The bivariate data story ends with regression and causation. The normal distribution story builds from shape (bell curve, symmetric about μ) → percentages (empirical rule 68/95/99.7) → z-scores (z = (x−μ)/σ to standardise values) → comparing two distributions (compare μ for centre, σ for spread) → real applications (quality control, expected counts).

Quick-reference checklist:

• Normal distribution features: symmetric, bell-shaped; mean = median = mode; total area = 1; asymptotic tails.
• Effect of μ and σ: μ shifts the curve; σ controls its spread.
• Empirical rule: 68% within 1σ; 95% within 2σ; 99.7% within 3σ.
• One-sided percentages: 16% below μ − σ; 2.5% below μ − 2σ; 0.15% below μ − 3σ (and symmetrically above).
• z-score: $z = (x - \mu) \div \sigma$ and $x = \mu + z\sigma$.
• Unusual values: |z| > 2.
• Comparison: compare z-scores, not raw scores, across different distributions.
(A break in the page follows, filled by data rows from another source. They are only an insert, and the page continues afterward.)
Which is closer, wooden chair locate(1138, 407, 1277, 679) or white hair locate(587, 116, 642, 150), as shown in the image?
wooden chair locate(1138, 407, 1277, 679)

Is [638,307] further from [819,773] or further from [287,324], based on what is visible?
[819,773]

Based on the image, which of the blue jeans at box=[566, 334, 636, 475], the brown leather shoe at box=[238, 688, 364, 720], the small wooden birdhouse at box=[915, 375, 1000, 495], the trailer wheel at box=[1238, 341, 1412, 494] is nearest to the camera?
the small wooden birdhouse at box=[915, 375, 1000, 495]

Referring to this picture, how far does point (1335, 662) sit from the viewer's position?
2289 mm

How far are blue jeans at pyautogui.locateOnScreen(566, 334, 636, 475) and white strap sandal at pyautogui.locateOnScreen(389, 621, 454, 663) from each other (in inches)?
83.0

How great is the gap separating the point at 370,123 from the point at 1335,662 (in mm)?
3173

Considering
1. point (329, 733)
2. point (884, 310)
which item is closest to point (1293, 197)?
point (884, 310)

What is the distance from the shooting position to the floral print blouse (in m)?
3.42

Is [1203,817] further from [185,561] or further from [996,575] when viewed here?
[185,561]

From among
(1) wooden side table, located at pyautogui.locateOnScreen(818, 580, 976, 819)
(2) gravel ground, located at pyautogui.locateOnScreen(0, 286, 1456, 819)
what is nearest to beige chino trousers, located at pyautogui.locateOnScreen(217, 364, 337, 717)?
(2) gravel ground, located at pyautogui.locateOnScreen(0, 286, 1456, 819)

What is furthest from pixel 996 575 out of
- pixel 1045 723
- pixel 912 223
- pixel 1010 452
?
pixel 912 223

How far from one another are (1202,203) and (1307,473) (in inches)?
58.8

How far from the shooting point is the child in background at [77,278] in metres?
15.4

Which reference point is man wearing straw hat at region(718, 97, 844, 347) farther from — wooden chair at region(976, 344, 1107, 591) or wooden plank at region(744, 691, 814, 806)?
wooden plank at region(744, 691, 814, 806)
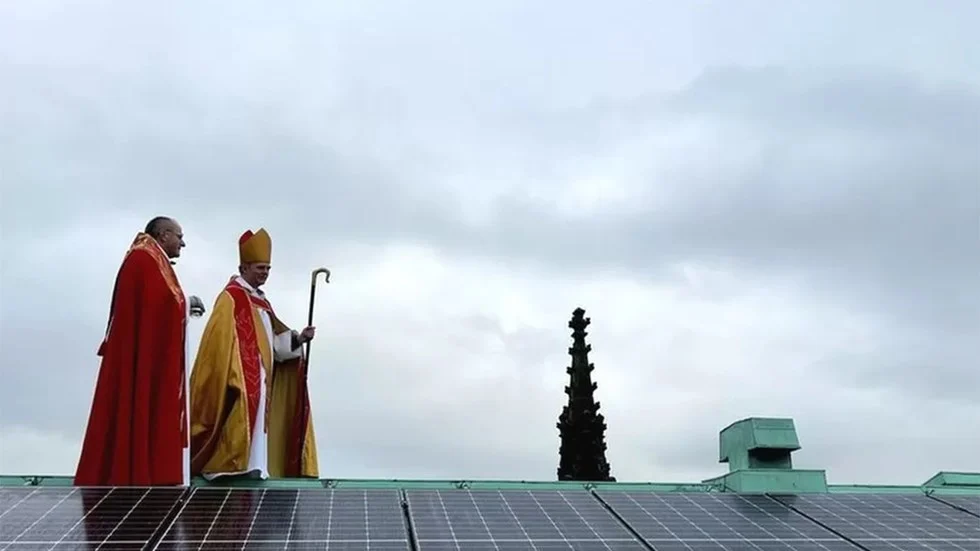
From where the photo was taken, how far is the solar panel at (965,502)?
9.78 m

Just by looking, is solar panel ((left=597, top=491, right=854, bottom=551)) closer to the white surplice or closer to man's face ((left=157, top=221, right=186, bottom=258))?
the white surplice

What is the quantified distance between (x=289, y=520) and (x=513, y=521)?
1.92 meters

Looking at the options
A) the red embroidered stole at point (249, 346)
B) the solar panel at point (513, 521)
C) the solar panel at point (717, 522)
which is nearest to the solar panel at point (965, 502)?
the solar panel at point (717, 522)

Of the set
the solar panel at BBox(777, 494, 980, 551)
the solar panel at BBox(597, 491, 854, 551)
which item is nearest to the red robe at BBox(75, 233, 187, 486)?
the solar panel at BBox(597, 491, 854, 551)

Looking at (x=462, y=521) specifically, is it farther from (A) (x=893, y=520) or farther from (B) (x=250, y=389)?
(A) (x=893, y=520)

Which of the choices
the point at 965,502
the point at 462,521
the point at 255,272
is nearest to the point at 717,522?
the point at 462,521

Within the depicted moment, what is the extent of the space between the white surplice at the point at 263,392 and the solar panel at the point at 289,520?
1237 millimetres

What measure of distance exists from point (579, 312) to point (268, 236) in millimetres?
14141

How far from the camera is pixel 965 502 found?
33.0 ft

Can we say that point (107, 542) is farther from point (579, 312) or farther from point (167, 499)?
point (579, 312)

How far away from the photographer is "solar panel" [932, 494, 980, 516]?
32.1 ft

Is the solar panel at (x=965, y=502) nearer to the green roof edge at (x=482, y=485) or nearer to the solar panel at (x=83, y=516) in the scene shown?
the green roof edge at (x=482, y=485)

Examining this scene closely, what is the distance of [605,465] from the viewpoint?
79.3ft

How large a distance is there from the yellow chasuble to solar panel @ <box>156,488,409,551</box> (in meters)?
1.34
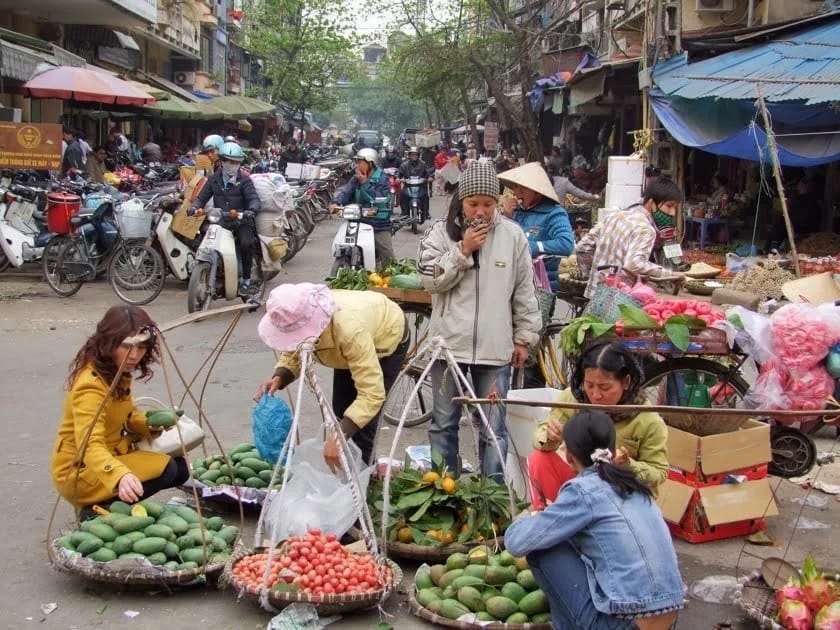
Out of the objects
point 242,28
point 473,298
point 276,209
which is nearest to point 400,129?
point 242,28

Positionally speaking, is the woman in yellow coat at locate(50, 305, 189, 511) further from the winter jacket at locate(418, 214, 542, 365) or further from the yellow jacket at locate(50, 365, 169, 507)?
the winter jacket at locate(418, 214, 542, 365)

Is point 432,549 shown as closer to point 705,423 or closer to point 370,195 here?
point 705,423

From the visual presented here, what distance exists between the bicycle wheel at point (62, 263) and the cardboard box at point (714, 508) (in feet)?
27.3

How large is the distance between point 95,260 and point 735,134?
7434mm

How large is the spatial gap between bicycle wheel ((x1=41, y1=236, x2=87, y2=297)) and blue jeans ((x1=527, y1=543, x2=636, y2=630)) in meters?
9.25

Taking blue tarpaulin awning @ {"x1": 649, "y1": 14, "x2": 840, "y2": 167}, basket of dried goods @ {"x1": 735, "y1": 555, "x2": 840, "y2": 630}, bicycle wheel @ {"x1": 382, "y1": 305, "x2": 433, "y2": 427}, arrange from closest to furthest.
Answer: basket of dried goods @ {"x1": 735, "y1": 555, "x2": 840, "y2": 630} < bicycle wheel @ {"x1": 382, "y1": 305, "x2": 433, "y2": 427} < blue tarpaulin awning @ {"x1": 649, "y1": 14, "x2": 840, "y2": 167}

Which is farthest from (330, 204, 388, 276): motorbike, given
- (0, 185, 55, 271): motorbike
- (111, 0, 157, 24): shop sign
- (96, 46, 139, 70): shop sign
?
(96, 46, 139, 70): shop sign

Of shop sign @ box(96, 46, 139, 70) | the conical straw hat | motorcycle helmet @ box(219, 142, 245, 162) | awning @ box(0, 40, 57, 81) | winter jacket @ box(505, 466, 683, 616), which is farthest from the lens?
shop sign @ box(96, 46, 139, 70)

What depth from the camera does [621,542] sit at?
325 cm

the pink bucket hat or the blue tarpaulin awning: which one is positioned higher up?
the blue tarpaulin awning

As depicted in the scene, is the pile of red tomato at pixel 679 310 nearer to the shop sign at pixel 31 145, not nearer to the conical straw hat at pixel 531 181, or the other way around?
the conical straw hat at pixel 531 181

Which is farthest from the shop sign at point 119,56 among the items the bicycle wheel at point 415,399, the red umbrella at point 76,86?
the bicycle wheel at point 415,399

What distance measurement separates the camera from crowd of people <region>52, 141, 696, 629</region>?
327 cm

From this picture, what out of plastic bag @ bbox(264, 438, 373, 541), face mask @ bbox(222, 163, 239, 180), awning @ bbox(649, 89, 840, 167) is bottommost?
plastic bag @ bbox(264, 438, 373, 541)
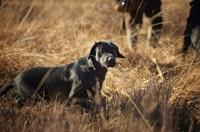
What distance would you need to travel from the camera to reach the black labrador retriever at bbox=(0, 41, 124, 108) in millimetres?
3340

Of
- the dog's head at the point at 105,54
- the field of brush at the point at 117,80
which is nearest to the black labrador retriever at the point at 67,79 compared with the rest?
the dog's head at the point at 105,54

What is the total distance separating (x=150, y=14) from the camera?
5703 mm

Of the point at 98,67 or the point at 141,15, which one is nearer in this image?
the point at 98,67

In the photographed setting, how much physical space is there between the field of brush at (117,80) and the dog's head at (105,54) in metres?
0.40

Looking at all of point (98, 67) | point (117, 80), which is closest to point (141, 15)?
point (117, 80)

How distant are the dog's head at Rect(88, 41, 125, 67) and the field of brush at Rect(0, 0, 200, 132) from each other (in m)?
0.40

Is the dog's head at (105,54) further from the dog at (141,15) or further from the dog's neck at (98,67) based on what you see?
the dog at (141,15)

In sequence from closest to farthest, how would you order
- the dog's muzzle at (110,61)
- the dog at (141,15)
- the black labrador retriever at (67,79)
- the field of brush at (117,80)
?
the field of brush at (117,80) < the dog's muzzle at (110,61) < the black labrador retriever at (67,79) < the dog at (141,15)

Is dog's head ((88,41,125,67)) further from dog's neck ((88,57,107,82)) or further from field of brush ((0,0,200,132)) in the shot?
field of brush ((0,0,200,132))

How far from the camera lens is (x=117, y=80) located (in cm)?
422

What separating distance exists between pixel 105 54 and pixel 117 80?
1.08 meters

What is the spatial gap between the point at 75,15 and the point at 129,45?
3406 mm

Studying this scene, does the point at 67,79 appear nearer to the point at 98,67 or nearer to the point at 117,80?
the point at 98,67

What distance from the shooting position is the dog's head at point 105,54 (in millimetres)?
3145
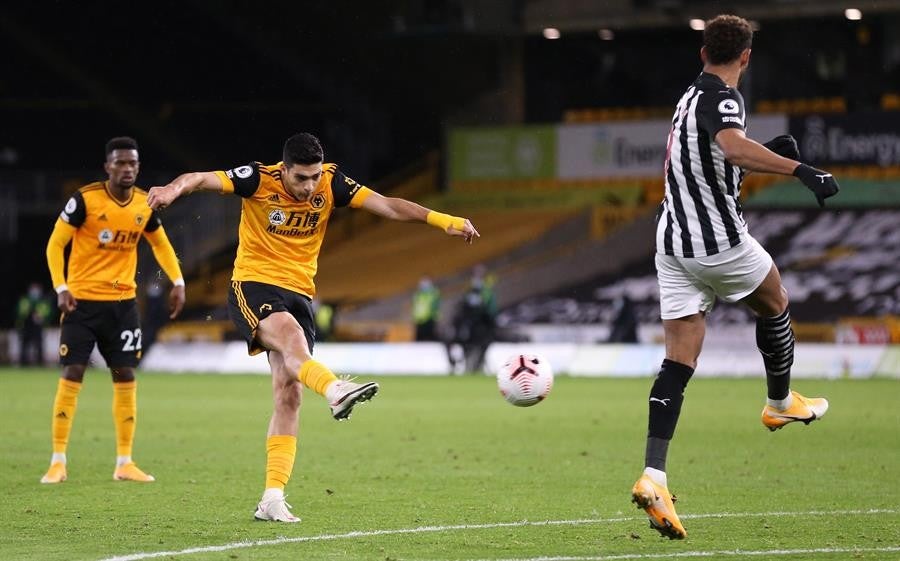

Module 5 normal distribution summary: normal curve properties, empirical rule, z-scores, comparing distributions (centre and spread), and applications (quality control, comparison). These five topics form the complete MS-S5 content.

Pause, copy the five normal distribution topics as a checklist: bell-curve properties (symmetric, mean=median=mode), empirical rule (68/95/99.7), z-scores (z = (x−μ)/σ), comparing distributions (μ for centre, σ for spread), and real applications (quality control, expected counts) into your book.